» **Work to do**
[1] Using the passage on LSTM runoff modeling, explain in one to three sentences why the bidirectional mechanism is not used.
[2] Please pick up the passage on LSTM runoff modeling after its last sentence and continue it.

** BEGIN Source passage **

In reality, RR is also affected by other physical processes such as evapotranspiration, infiltration, and snow melting that depend on other metrological data in addition to precipitation. In this study, however, we are focused on flood prediction with a high temporal resolution (every 15 min). Empirically rainfall drives the majority part of the runoff in this scenario. To sum up, the task of runoff modeling is to find the regression relationship between output river flow rate and input precipitation history.

2.2 Preliminaries

Long short-term memory (LSTM) In both our proposed model and the architecture we are comparing to, LSTM units are used. RNNs keep a hidden state vector, which changes according to the input at each time step. Theoretically, the hidden state vector preserves the memory of the history of the input, making RNNs a natural fit for our task. LSTM was proposed by [9] to deal with the exploding and vanishing gradient problems. The LSTM unit we use consists of a cell state \({c}_{t}\), an input gate \({i}_{t}\), a forget gate \({f}_{t}\), a cell gate \({g}_{t}\), and an output gate \({o}_{t}\). For each time step t with the precipitation input vector \({X}_{t}\), previous hidden cell state \({h}_{t-1}\), and previous cell state \({c}_{t-1}\), the updated hidden state \({h}_{t}\) is computed by the following calculations:

$${i}_{t}=\sigma ({W}_{ii}{X}_{t}+{b}_{ii}+{W}_{hi}{h}_{t-1}+{b}_{hi})$$
(1)
$${f}_{t}=\sigma ({W}_{if}{X}_{t}+{b}_{if}+{W}_{hf}{h}_{t-1}+{b}_{hf})$$
(2)
$${g}_{t}=\mathrm{tanh}({W}_{ig}{X}_{t}+{b}_{ig}+{W}_{hg}{h}_{t-1}+{b}_{hg})$$
(3)
$${o}_{t}=\sigma ({W}_{io}{X}_{t}+{b}_{io}+{W}_{ho}{h}_{t-1}+{b}_{ho})$$
(4)
$${c}_{t}={f}_{t}*{c}_{t-1}+{i}_{t}*{g}_{t}$$
(5)
$${h}_{t}={o}_{t}*\mathrm{tanh}({c}_{t})$$
(6)

\(\sigma (\bullet )\) is known as a sigmoid function. \(*\) denotes Hadamard products. All \({\varvec{W}}\)’s are weight matrices, and all \({\varvec{b}}\)’s are bias matrices. Note that since we are working with real-world time series data, past time steps should not be affected by future time steps. Consequently, the bidirectional mechanism is not employed in this study. Both architectures use a single directional LSTM network.

2.3 LSTM architectures

The majority of existing LSTM RR literature have used sequence input single output (SISO) or sequence input/output model (see Fig. 1 for different structures). However, we argue that a synced sequence input/output (SSIO) model (input and output have the same length \(l\)) fits our task better. Note that \(l\) does not need to be fixed. Although the un-synced sequence input and output model has been used in hydraulic engineering, it is not perfectly suitable for our application in this study. The common use case of the method is to predict runoff in multiple future time steps. However, our method aims at predicting the runoff at the next time step. Thus, we mentioned the architecture for introduction but did not discuss further in this paper.

** END Source passage **
** BEGIN Dataset content **

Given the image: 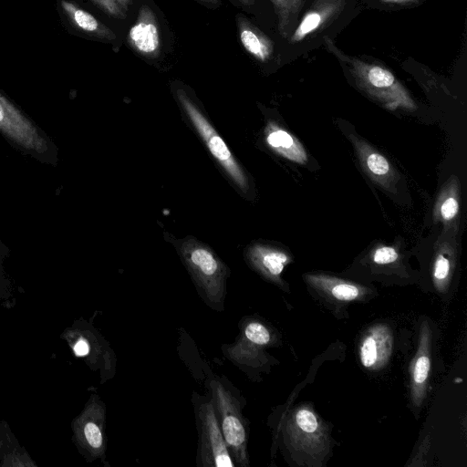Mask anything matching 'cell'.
Segmentation results:
<instances>
[{"mask_svg": "<svg viewBox=\"0 0 467 467\" xmlns=\"http://www.w3.org/2000/svg\"><path fill=\"white\" fill-rule=\"evenodd\" d=\"M324 44L344 66L358 88L389 109L414 110L416 104L409 91L385 67L350 57L335 47L329 37Z\"/></svg>", "mask_w": 467, "mask_h": 467, "instance_id": "obj_1", "label": "cell"}, {"mask_svg": "<svg viewBox=\"0 0 467 467\" xmlns=\"http://www.w3.org/2000/svg\"><path fill=\"white\" fill-rule=\"evenodd\" d=\"M179 251L202 299L212 308L222 310L226 292L225 265L207 245L194 238L182 240Z\"/></svg>", "mask_w": 467, "mask_h": 467, "instance_id": "obj_2", "label": "cell"}, {"mask_svg": "<svg viewBox=\"0 0 467 467\" xmlns=\"http://www.w3.org/2000/svg\"><path fill=\"white\" fill-rule=\"evenodd\" d=\"M0 133L34 159L55 164L57 149L39 127L19 108L0 93Z\"/></svg>", "mask_w": 467, "mask_h": 467, "instance_id": "obj_3", "label": "cell"}, {"mask_svg": "<svg viewBox=\"0 0 467 467\" xmlns=\"http://www.w3.org/2000/svg\"><path fill=\"white\" fill-rule=\"evenodd\" d=\"M211 400L232 459L239 466H247V435L239 400L218 379L210 381Z\"/></svg>", "mask_w": 467, "mask_h": 467, "instance_id": "obj_4", "label": "cell"}, {"mask_svg": "<svg viewBox=\"0 0 467 467\" xmlns=\"http://www.w3.org/2000/svg\"><path fill=\"white\" fill-rule=\"evenodd\" d=\"M348 7L350 0H313L285 40L296 47L297 54L306 51V46L315 44L317 37H328V29L333 28Z\"/></svg>", "mask_w": 467, "mask_h": 467, "instance_id": "obj_5", "label": "cell"}, {"mask_svg": "<svg viewBox=\"0 0 467 467\" xmlns=\"http://www.w3.org/2000/svg\"><path fill=\"white\" fill-rule=\"evenodd\" d=\"M105 419L104 403L97 394H92L81 412L71 422L72 441L88 462L104 459Z\"/></svg>", "mask_w": 467, "mask_h": 467, "instance_id": "obj_6", "label": "cell"}, {"mask_svg": "<svg viewBox=\"0 0 467 467\" xmlns=\"http://www.w3.org/2000/svg\"><path fill=\"white\" fill-rule=\"evenodd\" d=\"M177 96L182 109L205 142L212 155L222 165L234 183L243 192H245L248 188L247 177L234 158L225 142L215 131L199 108L182 89L177 90Z\"/></svg>", "mask_w": 467, "mask_h": 467, "instance_id": "obj_7", "label": "cell"}, {"mask_svg": "<svg viewBox=\"0 0 467 467\" xmlns=\"http://www.w3.org/2000/svg\"><path fill=\"white\" fill-rule=\"evenodd\" d=\"M199 431L198 465L234 467L211 399L196 408Z\"/></svg>", "mask_w": 467, "mask_h": 467, "instance_id": "obj_8", "label": "cell"}, {"mask_svg": "<svg viewBox=\"0 0 467 467\" xmlns=\"http://www.w3.org/2000/svg\"><path fill=\"white\" fill-rule=\"evenodd\" d=\"M129 43L140 54L154 58L158 56L161 39L153 11L146 5L140 7L136 23L130 27Z\"/></svg>", "mask_w": 467, "mask_h": 467, "instance_id": "obj_9", "label": "cell"}, {"mask_svg": "<svg viewBox=\"0 0 467 467\" xmlns=\"http://www.w3.org/2000/svg\"><path fill=\"white\" fill-rule=\"evenodd\" d=\"M358 159L370 178L378 184L389 187L396 179V172L389 161L366 141L353 139Z\"/></svg>", "mask_w": 467, "mask_h": 467, "instance_id": "obj_10", "label": "cell"}, {"mask_svg": "<svg viewBox=\"0 0 467 467\" xmlns=\"http://www.w3.org/2000/svg\"><path fill=\"white\" fill-rule=\"evenodd\" d=\"M392 338L388 327H373L364 337L360 347V359L364 367L376 368L383 365L391 351Z\"/></svg>", "mask_w": 467, "mask_h": 467, "instance_id": "obj_11", "label": "cell"}, {"mask_svg": "<svg viewBox=\"0 0 467 467\" xmlns=\"http://www.w3.org/2000/svg\"><path fill=\"white\" fill-rule=\"evenodd\" d=\"M0 466H37L27 451L18 442L8 423L3 420H0Z\"/></svg>", "mask_w": 467, "mask_h": 467, "instance_id": "obj_12", "label": "cell"}, {"mask_svg": "<svg viewBox=\"0 0 467 467\" xmlns=\"http://www.w3.org/2000/svg\"><path fill=\"white\" fill-rule=\"evenodd\" d=\"M238 28L244 47L257 60L265 63L275 53L273 41L245 18L238 17Z\"/></svg>", "mask_w": 467, "mask_h": 467, "instance_id": "obj_13", "label": "cell"}, {"mask_svg": "<svg viewBox=\"0 0 467 467\" xmlns=\"http://www.w3.org/2000/svg\"><path fill=\"white\" fill-rule=\"evenodd\" d=\"M247 257L254 268L271 278L278 277L289 262L285 253L262 244L251 246Z\"/></svg>", "mask_w": 467, "mask_h": 467, "instance_id": "obj_14", "label": "cell"}, {"mask_svg": "<svg viewBox=\"0 0 467 467\" xmlns=\"http://www.w3.org/2000/svg\"><path fill=\"white\" fill-rule=\"evenodd\" d=\"M266 141L278 154L292 161L305 163L307 160L302 144L286 130L273 123L267 127Z\"/></svg>", "mask_w": 467, "mask_h": 467, "instance_id": "obj_15", "label": "cell"}, {"mask_svg": "<svg viewBox=\"0 0 467 467\" xmlns=\"http://www.w3.org/2000/svg\"><path fill=\"white\" fill-rule=\"evenodd\" d=\"M61 7L69 20L82 31L108 40L116 38L115 33L110 28L75 4L62 0Z\"/></svg>", "mask_w": 467, "mask_h": 467, "instance_id": "obj_16", "label": "cell"}, {"mask_svg": "<svg viewBox=\"0 0 467 467\" xmlns=\"http://www.w3.org/2000/svg\"><path fill=\"white\" fill-rule=\"evenodd\" d=\"M429 334L426 325L422 327L419 354L413 368V400L416 405L420 403L424 394L425 382L429 377L431 362L429 357Z\"/></svg>", "mask_w": 467, "mask_h": 467, "instance_id": "obj_17", "label": "cell"}, {"mask_svg": "<svg viewBox=\"0 0 467 467\" xmlns=\"http://www.w3.org/2000/svg\"><path fill=\"white\" fill-rule=\"evenodd\" d=\"M277 15V28L280 36L286 39L296 26L307 0H270Z\"/></svg>", "mask_w": 467, "mask_h": 467, "instance_id": "obj_18", "label": "cell"}, {"mask_svg": "<svg viewBox=\"0 0 467 467\" xmlns=\"http://www.w3.org/2000/svg\"><path fill=\"white\" fill-rule=\"evenodd\" d=\"M439 216L443 222L452 221L459 213V202L454 192L446 193L440 200L438 207Z\"/></svg>", "mask_w": 467, "mask_h": 467, "instance_id": "obj_19", "label": "cell"}, {"mask_svg": "<svg viewBox=\"0 0 467 467\" xmlns=\"http://www.w3.org/2000/svg\"><path fill=\"white\" fill-rule=\"evenodd\" d=\"M244 336L252 343L265 345L270 341L267 328L258 322H250L244 327Z\"/></svg>", "mask_w": 467, "mask_h": 467, "instance_id": "obj_20", "label": "cell"}, {"mask_svg": "<svg viewBox=\"0 0 467 467\" xmlns=\"http://www.w3.org/2000/svg\"><path fill=\"white\" fill-rule=\"evenodd\" d=\"M331 294L338 300L350 301L359 296V289L352 284L338 282L332 286Z\"/></svg>", "mask_w": 467, "mask_h": 467, "instance_id": "obj_21", "label": "cell"}, {"mask_svg": "<svg viewBox=\"0 0 467 467\" xmlns=\"http://www.w3.org/2000/svg\"><path fill=\"white\" fill-rule=\"evenodd\" d=\"M296 420L298 427L306 432L313 433L317 430L318 423L316 415L307 409L298 410Z\"/></svg>", "mask_w": 467, "mask_h": 467, "instance_id": "obj_22", "label": "cell"}, {"mask_svg": "<svg viewBox=\"0 0 467 467\" xmlns=\"http://www.w3.org/2000/svg\"><path fill=\"white\" fill-rule=\"evenodd\" d=\"M451 272V263L448 257L444 254H439L434 262L433 277L438 283L444 282Z\"/></svg>", "mask_w": 467, "mask_h": 467, "instance_id": "obj_23", "label": "cell"}, {"mask_svg": "<svg viewBox=\"0 0 467 467\" xmlns=\"http://www.w3.org/2000/svg\"><path fill=\"white\" fill-rule=\"evenodd\" d=\"M104 12L109 16L123 19L126 17V11L119 5L116 0H92Z\"/></svg>", "mask_w": 467, "mask_h": 467, "instance_id": "obj_24", "label": "cell"}, {"mask_svg": "<svg viewBox=\"0 0 467 467\" xmlns=\"http://www.w3.org/2000/svg\"><path fill=\"white\" fill-rule=\"evenodd\" d=\"M397 251L390 246H380L373 254V261L376 264L385 265L395 262L398 259Z\"/></svg>", "mask_w": 467, "mask_h": 467, "instance_id": "obj_25", "label": "cell"}, {"mask_svg": "<svg viewBox=\"0 0 467 467\" xmlns=\"http://www.w3.org/2000/svg\"><path fill=\"white\" fill-rule=\"evenodd\" d=\"M422 0H376L380 7H408L415 5Z\"/></svg>", "mask_w": 467, "mask_h": 467, "instance_id": "obj_26", "label": "cell"}, {"mask_svg": "<svg viewBox=\"0 0 467 467\" xmlns=\"http://www.w3.org/2000/svg\"><path fill=\"white\" fill-rule=\"evenodd\" d=\"M11 293L9 289V284L5 276L3 268H2V263H0V300H8L10 297Z\"/></svg>", "mask_w": 467, "mask_h": 467, "instance_id": "obj_27", "label": "cell"}, {"mask_svg": "<svg viewBox=\"0 0 467 467\" xmlns=\"http://www.w3.org/2000/svg\"><path fill=\"white\" fill-rule=\"evenodd\" d=\"M9 249L7 246L3 243V241L0 238V263L3 262V260L8 255Z\"/></svg>", "mask_w": 467, "mask_h": 467, "instance_id": "obj_28", "label": "cell"}, {"mask_svg": "<svg viewBox=\"0 0 467 467\" xmlns=\"http://www.w3.org/2000/svg\"><path fill=\"white\" fill-rule=\"evenodd\" d=\"M119 5L127 11L130 4L132 3V0H116Z\"/></svg>", "mask_w": 467, "mask_h": 467, "instance_id": "obj_29", "label": "cell"}, {"mask_svg": "<svg viewBox=\"0 0 467 467\" xmlns=\"http://www.w3.org/2000/svg\"><path fill=\"white\" fill-rule=\"evenodd\" d=\"M244 5L251 6L254 4L255 0H237Z\"/></svg>", "mask_w": 467, "mask_h": 467, "instance_id": "obj_30", "label": "cell"}, {"mask_svg": "<svg viewBox=\"0 0 467 467\" xmlns=\"http://www.w3.org/2000/svg\"><path fill=\"white\" fill-rule=\"evenodd\" d=\"M199 1L209 3V4H213V5H219L220 4V0H199Z\"/></svg>", "mask_w": 467, "mask_h": 467, "instance_id": "obj_31", "label": "cell"}]
</instances>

** END Dataset content **

» **The results**
[1] The model works with real-world time series data, where past time steps should not be affected by future time steps. For that reason, both architectures use a single directional LSTM network instead of a bidirectional one.

[2]
Fig. 1
figure 1

Different LSTM architectures. It should be noted that \({X}_{t}=\{{X}_{it}, i=\mathrm{1,2}, \dots \}\) where the precipitation recorded during the time step \(t\) is \({X}_{it}\) to denote the rainfall recordings at time step \(t\) in the watershed

For the sequence input single output and un-synced sequence input/output model, the length of the input vector is fixed from the training time. This setup has three potential disadvantages. (1) The excessive need to determine the best window size \({l}_{\mathrm{w}}\). In other words, the window size itself becomes an extra hyperparameter and requires tuning. (2) The potential of losing long term rainfall history; if \({l}_{\mathrm{w}}\) is not large enough, the long term effect of rainfall cannot be captured within the time window. For flood prediction at a temporal resolution as high as every 15 min, there are 96-time steps for a single day.

Depending on the size of the watershed, the peak of generated runoff can be observed from a couple of hours to a couple of weeks after the beginning of the event. In this case, if \({l}_{\mathrm{w}}\) is set to be 100, the network will have trouble predicting a one-week event. (3) Compared to the synced sequence input/output model, the sequence input single output model requires more computation and memory to process the same time series. For instance, if we choose the window size to be 100, then the input data will be repeated 100 times.

Since we are focused on predicting the runoff with only precipitation input, the un-synced sequence input/output model is not applicable. To this end, we compare two different architectures: a synced sequence input/output model used by [29] and sequence input single output model used in [19,20,21,22,23,24,25,26,27].

3 Experiments and evaluation

In this section, we will introduce the experimental results based on a RR dataset from an urban watershed, Brays Bayou, in Houston, Texas.

3.1 Study area and dataset

Figure 2 shows the Brays Bayou watershed, Brays Bayou, and its tributaries located in the southwest of Harris County and northeast of Fort Bend County, Texas, that we selected for this study. Brays Bayou drains freshwater from 329 square kilometers of a heavily urbanized and populated watershed and discharges into the Houston Ship Channel and eventually to the Gulf of Mexico. Brays Bayou has had a history of floods; just in the last 18 years Tropical Storm Allison (2001), Hurricane Ike (2008), the Memorial Day Flood (2015), the Tax Day Flood (2016), and Hurricane Harvey (2017) caused significant flooding and billions of dollars of property damage [1].

Fig. 2
figure 2

Brays Bayou watershed, streams, rainfall, and flow gauges. The figure on the bottom right shows rainfall and runoff during Hurricane Harvey (2017) (color figure online)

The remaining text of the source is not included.